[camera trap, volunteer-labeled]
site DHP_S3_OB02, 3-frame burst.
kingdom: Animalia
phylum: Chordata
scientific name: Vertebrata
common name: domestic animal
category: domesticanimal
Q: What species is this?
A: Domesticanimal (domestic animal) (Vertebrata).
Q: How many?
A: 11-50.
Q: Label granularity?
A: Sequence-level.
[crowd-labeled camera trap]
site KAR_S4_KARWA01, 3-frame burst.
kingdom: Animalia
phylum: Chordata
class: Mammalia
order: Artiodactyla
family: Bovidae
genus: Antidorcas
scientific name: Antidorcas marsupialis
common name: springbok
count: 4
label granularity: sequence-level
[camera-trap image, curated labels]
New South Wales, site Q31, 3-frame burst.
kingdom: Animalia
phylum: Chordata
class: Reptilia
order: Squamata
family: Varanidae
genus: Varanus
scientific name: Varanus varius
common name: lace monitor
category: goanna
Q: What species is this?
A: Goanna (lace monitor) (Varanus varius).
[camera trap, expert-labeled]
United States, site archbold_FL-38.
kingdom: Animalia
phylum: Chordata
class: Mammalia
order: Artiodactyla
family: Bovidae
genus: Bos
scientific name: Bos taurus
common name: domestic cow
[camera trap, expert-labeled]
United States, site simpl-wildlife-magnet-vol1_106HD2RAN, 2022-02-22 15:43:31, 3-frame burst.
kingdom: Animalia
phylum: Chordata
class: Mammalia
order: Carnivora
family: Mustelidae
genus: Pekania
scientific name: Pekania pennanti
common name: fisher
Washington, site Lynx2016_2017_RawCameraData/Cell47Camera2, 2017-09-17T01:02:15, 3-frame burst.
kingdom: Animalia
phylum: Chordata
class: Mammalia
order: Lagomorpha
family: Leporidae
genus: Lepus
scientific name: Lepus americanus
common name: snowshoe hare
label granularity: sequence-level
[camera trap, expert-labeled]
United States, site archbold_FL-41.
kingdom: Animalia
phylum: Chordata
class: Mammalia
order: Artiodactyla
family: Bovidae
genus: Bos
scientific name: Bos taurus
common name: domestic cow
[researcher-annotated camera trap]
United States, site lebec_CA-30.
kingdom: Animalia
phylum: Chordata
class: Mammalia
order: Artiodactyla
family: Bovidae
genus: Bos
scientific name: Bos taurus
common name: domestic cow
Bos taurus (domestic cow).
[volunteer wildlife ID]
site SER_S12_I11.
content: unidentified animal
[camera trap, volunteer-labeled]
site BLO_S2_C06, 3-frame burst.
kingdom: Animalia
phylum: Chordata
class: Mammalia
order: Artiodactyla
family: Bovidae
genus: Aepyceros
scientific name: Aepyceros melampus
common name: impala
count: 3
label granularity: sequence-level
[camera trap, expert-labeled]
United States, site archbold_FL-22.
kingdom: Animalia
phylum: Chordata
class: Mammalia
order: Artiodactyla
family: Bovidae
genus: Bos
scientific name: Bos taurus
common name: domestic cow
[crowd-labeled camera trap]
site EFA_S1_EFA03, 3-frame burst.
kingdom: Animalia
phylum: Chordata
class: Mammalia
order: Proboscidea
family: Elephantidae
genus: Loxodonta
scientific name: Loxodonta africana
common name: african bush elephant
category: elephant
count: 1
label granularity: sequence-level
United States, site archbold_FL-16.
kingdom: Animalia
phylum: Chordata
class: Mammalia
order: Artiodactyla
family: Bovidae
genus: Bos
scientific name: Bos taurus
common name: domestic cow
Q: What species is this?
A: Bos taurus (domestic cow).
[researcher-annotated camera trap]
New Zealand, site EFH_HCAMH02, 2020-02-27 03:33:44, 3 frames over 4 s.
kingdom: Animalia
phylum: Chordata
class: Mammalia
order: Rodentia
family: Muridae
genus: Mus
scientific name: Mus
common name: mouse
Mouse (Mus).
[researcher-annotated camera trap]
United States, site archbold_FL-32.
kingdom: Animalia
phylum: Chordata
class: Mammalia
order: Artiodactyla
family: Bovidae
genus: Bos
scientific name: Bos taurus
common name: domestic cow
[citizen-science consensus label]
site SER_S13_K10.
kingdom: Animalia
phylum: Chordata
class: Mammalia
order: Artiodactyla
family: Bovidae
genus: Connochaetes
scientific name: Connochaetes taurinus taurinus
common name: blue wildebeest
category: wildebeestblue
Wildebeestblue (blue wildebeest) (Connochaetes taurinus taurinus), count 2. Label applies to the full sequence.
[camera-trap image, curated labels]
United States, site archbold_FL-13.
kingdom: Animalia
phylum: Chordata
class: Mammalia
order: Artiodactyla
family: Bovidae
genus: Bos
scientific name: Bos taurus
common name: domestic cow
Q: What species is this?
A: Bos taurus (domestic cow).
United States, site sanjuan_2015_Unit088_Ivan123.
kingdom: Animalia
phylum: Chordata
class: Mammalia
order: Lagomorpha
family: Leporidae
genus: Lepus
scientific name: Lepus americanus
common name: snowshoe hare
_____
(Activity) Take from the material every line that holds "United".

(Result of this task)
United States, site archbold_FL-38.
United States, site simpl-wildlife-magnet-vol1_106HD2RAN, 2022-02-22 15:43:31, 3-frame burst.
United States, site archbold_FL-41.
United States, site lebec_CA-30.
United States, site archbold_FL-22.
United States, site archbold_FL-16.
United States, site archbold_FL-32.
United States, site archbold_FL-13.
United States, site sanjuan_2015_Unit088_Ivan123.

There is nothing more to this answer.